Court Overturns $234 Million Ruling Against Apple in University Patent Dispute

Apple A8 64 bit CPU

Apple was fined $234 million in a patent dispute with the University of Wisconsin-Madison back in 2015, which claimed that several iPhone and iPad processors used technology developed by the University. 

Today, a federal appeals court has ruled in Apple’s favour saying that Apple didn’t infringe on one of the university’s patents thus overturning the prior ruling in the university’s favour, The Verge is reporting.

The patent suit started back in 2014 when the university’s licensing arm — the Wisconsin Alumni Research Foundation (WARF) — filed a lawsuit saying that several iPhone and iPad processors used technology it had developed.
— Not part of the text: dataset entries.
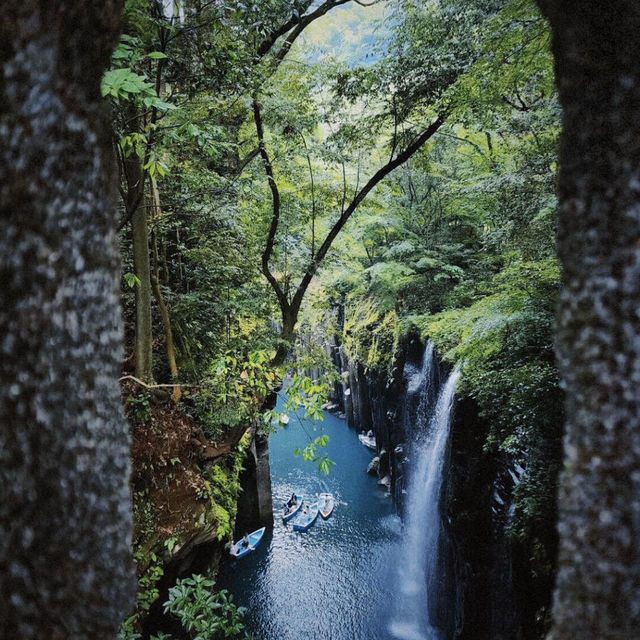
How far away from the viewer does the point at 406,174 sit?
16688 millimetres

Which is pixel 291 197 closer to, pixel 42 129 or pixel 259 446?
pixel 42 129

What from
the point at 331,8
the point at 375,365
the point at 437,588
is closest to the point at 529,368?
the point at 331,8

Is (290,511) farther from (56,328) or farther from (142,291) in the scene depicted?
(56,328)

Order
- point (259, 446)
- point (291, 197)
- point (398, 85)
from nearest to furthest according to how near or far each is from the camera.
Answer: point (398, 85) → point (291, 197) → point (259, 446)

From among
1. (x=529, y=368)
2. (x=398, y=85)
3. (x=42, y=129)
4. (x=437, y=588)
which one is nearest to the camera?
(x=42, y=129)

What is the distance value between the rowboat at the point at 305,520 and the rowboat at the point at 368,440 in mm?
7168

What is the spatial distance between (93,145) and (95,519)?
3.66 feet

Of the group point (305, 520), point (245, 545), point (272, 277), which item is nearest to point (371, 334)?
point (305, 520)

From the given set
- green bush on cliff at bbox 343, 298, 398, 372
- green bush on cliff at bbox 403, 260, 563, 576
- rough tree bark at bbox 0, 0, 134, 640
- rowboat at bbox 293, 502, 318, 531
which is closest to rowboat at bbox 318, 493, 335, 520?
rowboat at bbox 293, 502, 318, 531

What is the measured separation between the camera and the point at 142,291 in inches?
219

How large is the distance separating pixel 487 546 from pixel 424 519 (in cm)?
441

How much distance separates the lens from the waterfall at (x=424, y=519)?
10172mm

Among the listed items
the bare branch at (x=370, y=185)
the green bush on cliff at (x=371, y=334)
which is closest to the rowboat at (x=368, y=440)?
the green bush on cliff at (x=371, y=334)

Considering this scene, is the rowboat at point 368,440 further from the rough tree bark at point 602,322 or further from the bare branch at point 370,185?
the rough tree bark at point 602,322
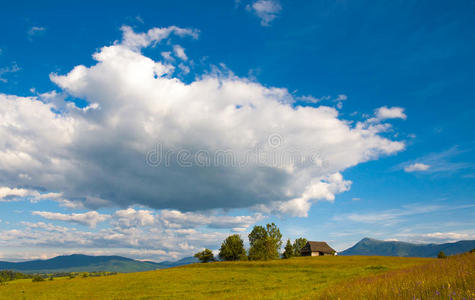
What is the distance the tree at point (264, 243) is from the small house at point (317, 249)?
1486 cm

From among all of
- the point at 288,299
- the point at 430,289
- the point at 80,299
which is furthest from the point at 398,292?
the point at 80,299

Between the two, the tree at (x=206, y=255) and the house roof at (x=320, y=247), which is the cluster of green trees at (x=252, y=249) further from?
the house roof at (x=320, y=247)

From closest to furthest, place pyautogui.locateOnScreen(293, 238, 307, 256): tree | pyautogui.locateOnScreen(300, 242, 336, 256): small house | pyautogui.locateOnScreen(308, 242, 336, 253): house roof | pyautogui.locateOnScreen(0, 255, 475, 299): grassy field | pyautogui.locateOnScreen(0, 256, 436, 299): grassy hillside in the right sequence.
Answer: pyautogui.locateOnScreen(0, 255, 475, 299): grassy field, pyautogui.locateOnScreen(0, 256, 436, 299): grassy hillside, pyautogui.locateOnScreen(300, 242, 336, 256): small house, pyautogui.locateOnScreen(308, 242, 336, 253): house roof, pyautogui.locateOnScreen(293, 238, 307, 256): tree

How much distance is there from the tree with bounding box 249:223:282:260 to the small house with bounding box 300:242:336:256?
14.9m

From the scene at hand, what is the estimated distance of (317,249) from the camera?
11731cm

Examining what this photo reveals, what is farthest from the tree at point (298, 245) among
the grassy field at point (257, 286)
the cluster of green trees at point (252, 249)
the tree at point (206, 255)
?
the grassy field at point (257, 286)

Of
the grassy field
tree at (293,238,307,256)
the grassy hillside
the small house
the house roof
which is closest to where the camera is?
the grassy field

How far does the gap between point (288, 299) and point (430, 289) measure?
1077 cm

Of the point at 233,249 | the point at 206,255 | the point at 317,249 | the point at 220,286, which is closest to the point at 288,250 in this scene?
the point at 317,249

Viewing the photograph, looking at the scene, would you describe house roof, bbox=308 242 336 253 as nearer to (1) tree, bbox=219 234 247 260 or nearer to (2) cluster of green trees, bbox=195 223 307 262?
(2) cluster of green trees, bbox=195 223 307 262

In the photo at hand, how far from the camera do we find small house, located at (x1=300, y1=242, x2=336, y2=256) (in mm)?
116750

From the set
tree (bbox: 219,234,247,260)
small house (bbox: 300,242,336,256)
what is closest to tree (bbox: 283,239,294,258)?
small house (bbox: 300,242,336,256)

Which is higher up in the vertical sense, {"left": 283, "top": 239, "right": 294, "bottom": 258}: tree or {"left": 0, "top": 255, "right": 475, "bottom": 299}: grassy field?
{"left": 0, "top": 255, "right": 475, "bottom": 299}: grassy field

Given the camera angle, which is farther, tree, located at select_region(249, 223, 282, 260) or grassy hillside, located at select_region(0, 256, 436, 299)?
tree, located at select_region(249, 223, 282, 260)
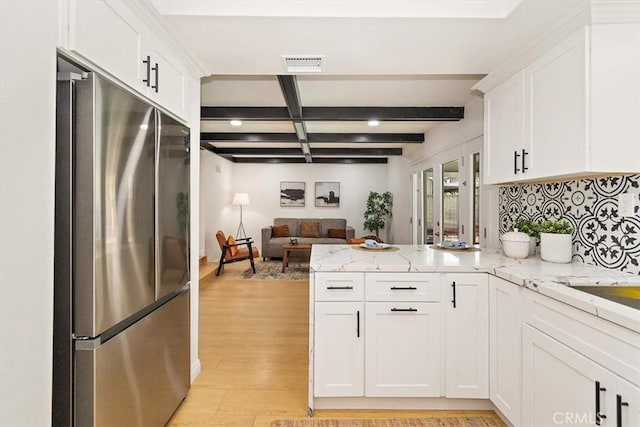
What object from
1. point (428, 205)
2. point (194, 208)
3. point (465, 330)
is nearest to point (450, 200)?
point (428, 205)

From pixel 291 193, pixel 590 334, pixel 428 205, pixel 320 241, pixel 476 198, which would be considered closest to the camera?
pixel 590 334

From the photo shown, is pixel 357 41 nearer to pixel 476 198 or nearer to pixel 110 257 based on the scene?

The university initially won in 2015 when a jury ruled that the iPhone 5S, iPad Air, and iPad mini 2 had infringed the patent.

The patent was later obtained by University of Wisconsin computer science professor and three of his students.

While another $272 million was added to Apple’s fine in 2017 on account for the iPhone maker’s continued use of the patent, that will now most likely be thrown out as well that the underlying judgment has been reversed.

Today’s court ruling said that “no reasonable juror” could have found infringement which met the standard needed to overturn a jury ruling. 

In 2008, WARF had sued Intel over the same patent, although that case was settled the following year.